==== Record set ====

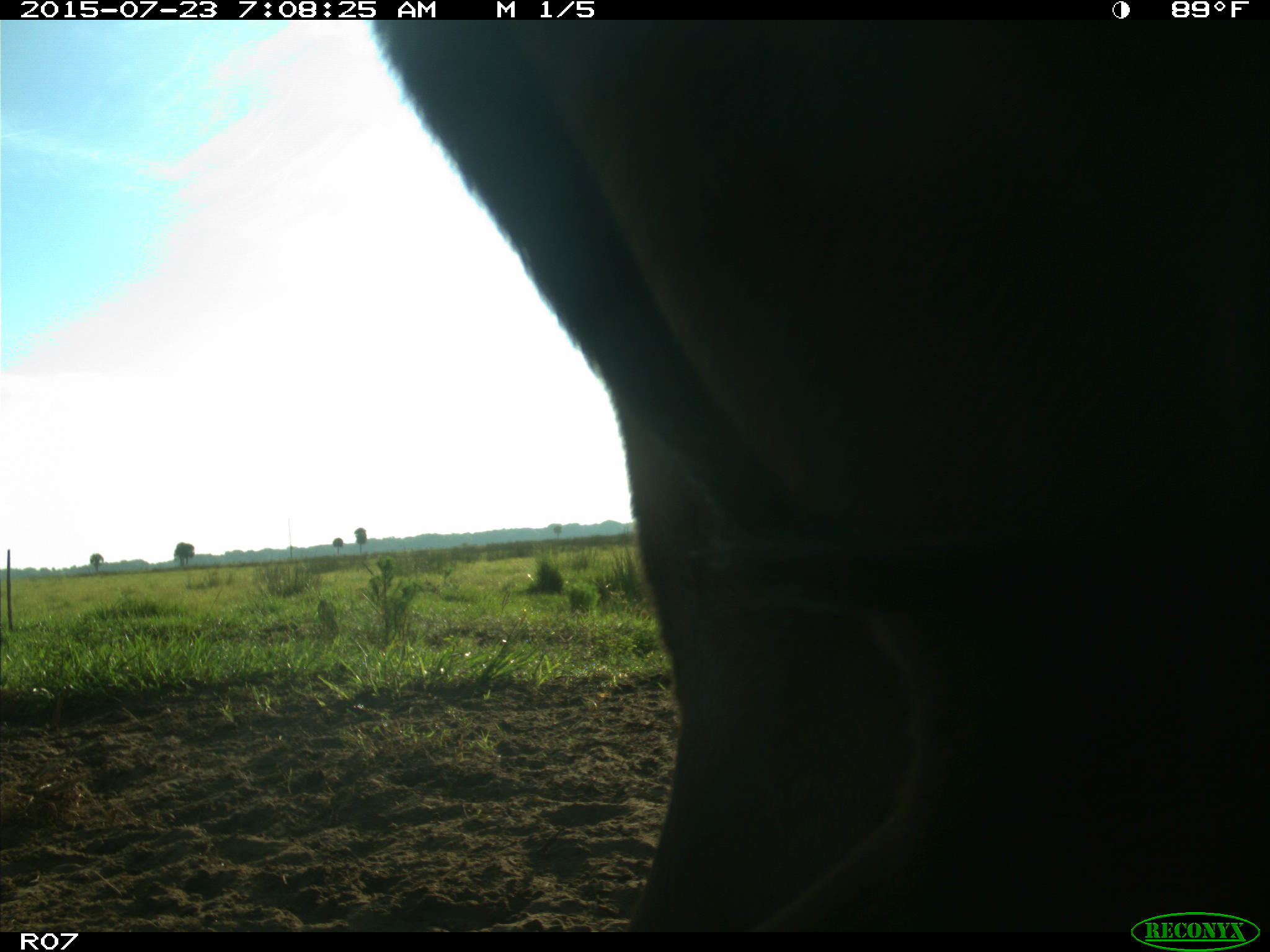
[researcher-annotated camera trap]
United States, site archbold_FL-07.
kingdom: Animalia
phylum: Chordata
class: Mammalia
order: Artiodactyla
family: Bovidae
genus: Bos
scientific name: Bos taurus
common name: domestic cow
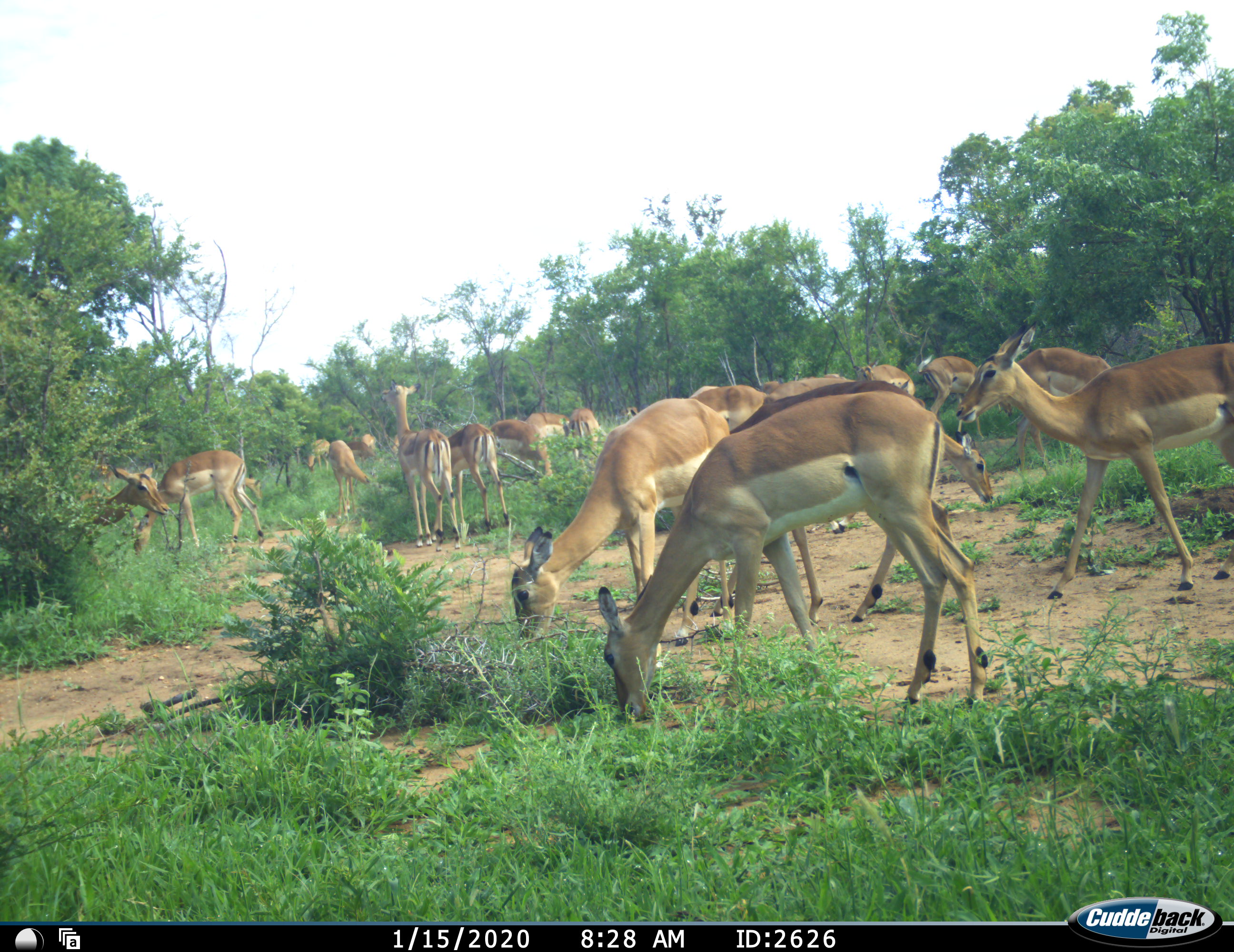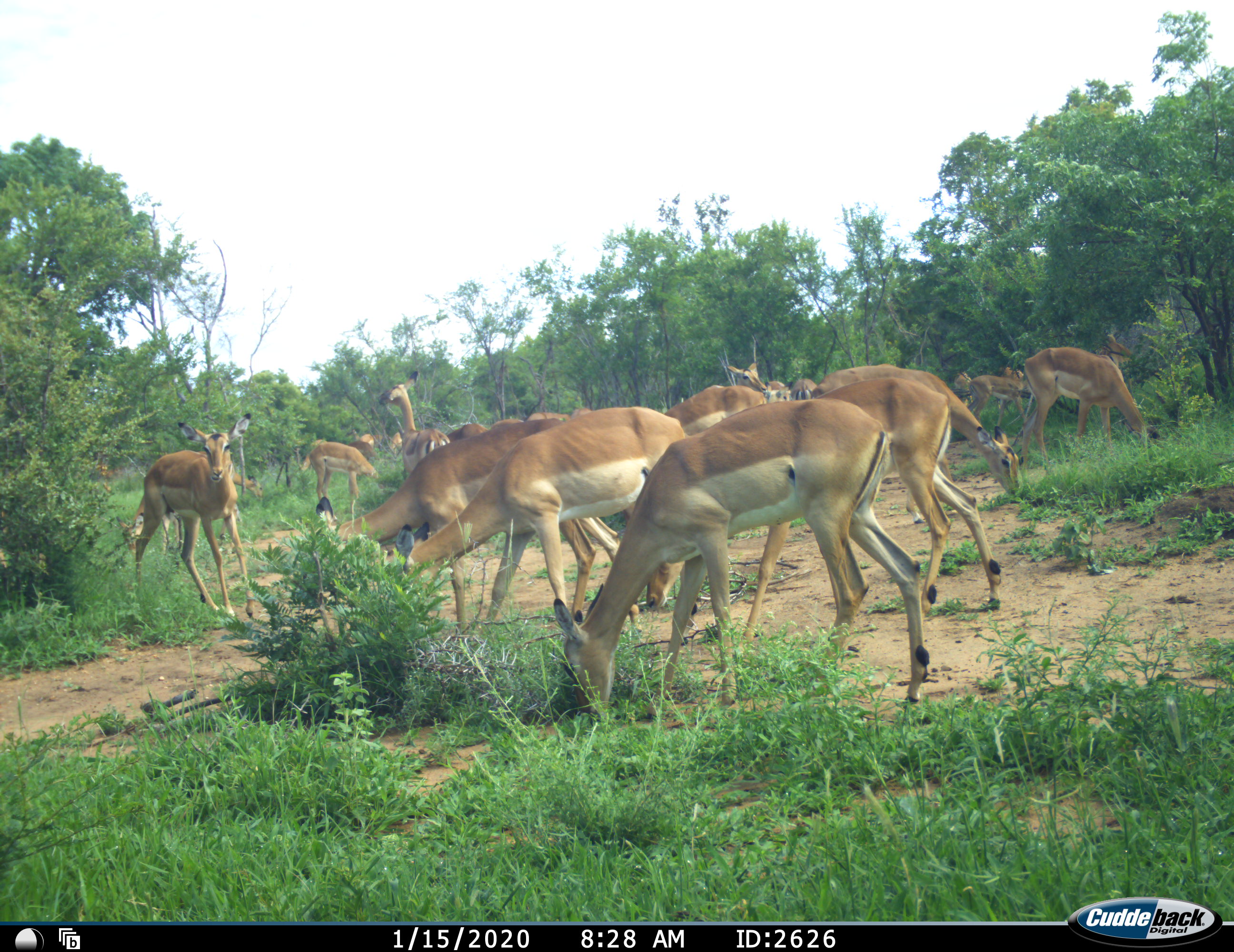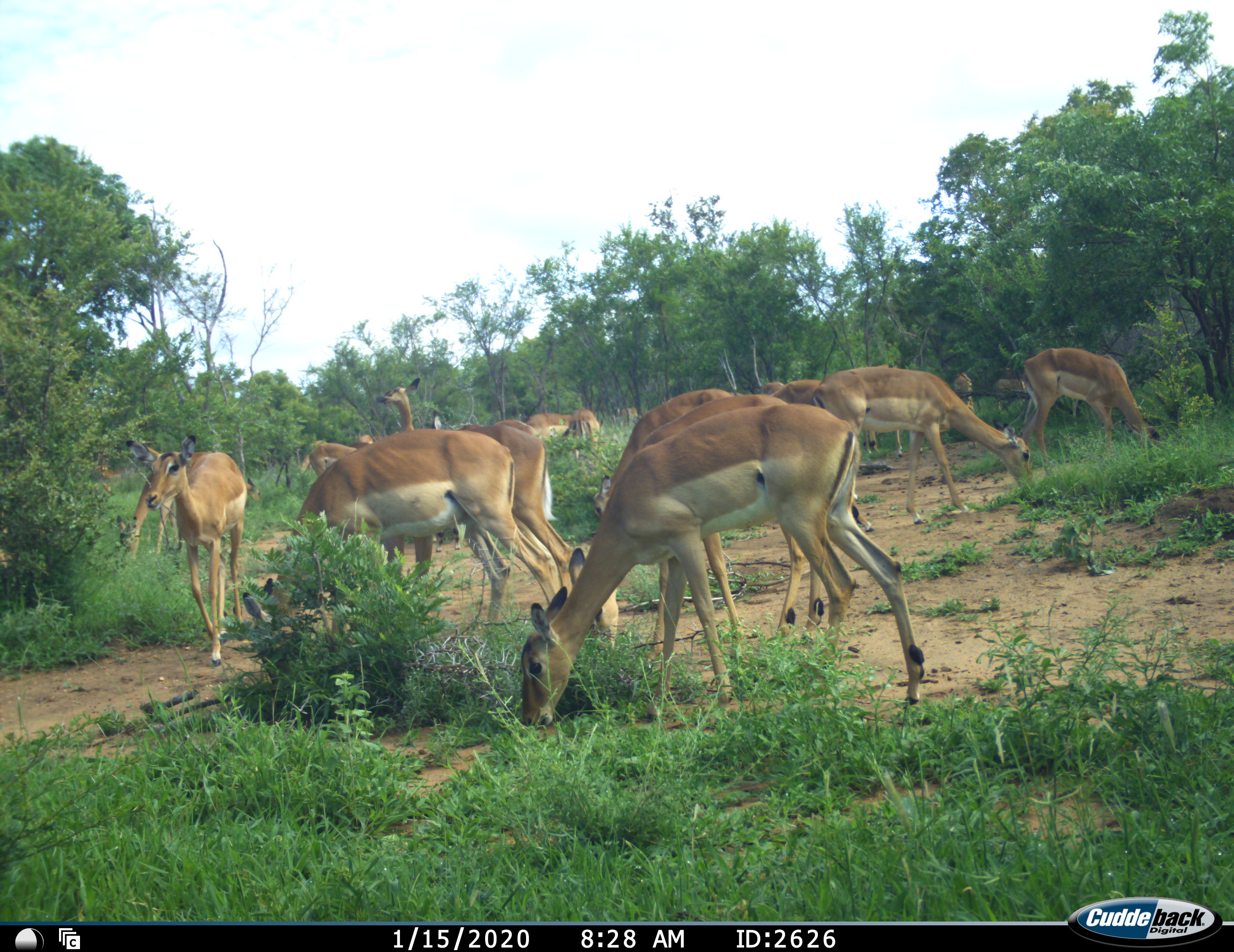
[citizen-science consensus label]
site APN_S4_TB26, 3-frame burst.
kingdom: Animalia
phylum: Chordata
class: Mammalia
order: Artiodactyla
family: Bovidae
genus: Aepyceros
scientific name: Aepyceros melampus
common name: impala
Impala (Aepyceros melampus), count 11-50. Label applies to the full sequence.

====

Aim of the exercise: Transcribe the records above verbatim. Do not carry over any picture.

Exercise solution:
[researcher-annotated camera trap]
United States, site archbold_FL-07.
kingdom: Animalia
phylum: Chordata
class: Mammalia
order: Artiodactyla
family: Bovidae
genus: Bos
scientific name: Bos taurus
common name: domestic cow
[citizen-science consensus label]
site APN_S4_TB26, 3-frame burst.
kingdom: Animalia
phylum: Chordata
class: Mammalia
order: Artiodactyla
family: Bovidae
genus: Aepyceros
scientific name: Aepyceros melampus
common name: impala
Impala (Aepyceros melampus), count 11-50. Label applies to the full sequence.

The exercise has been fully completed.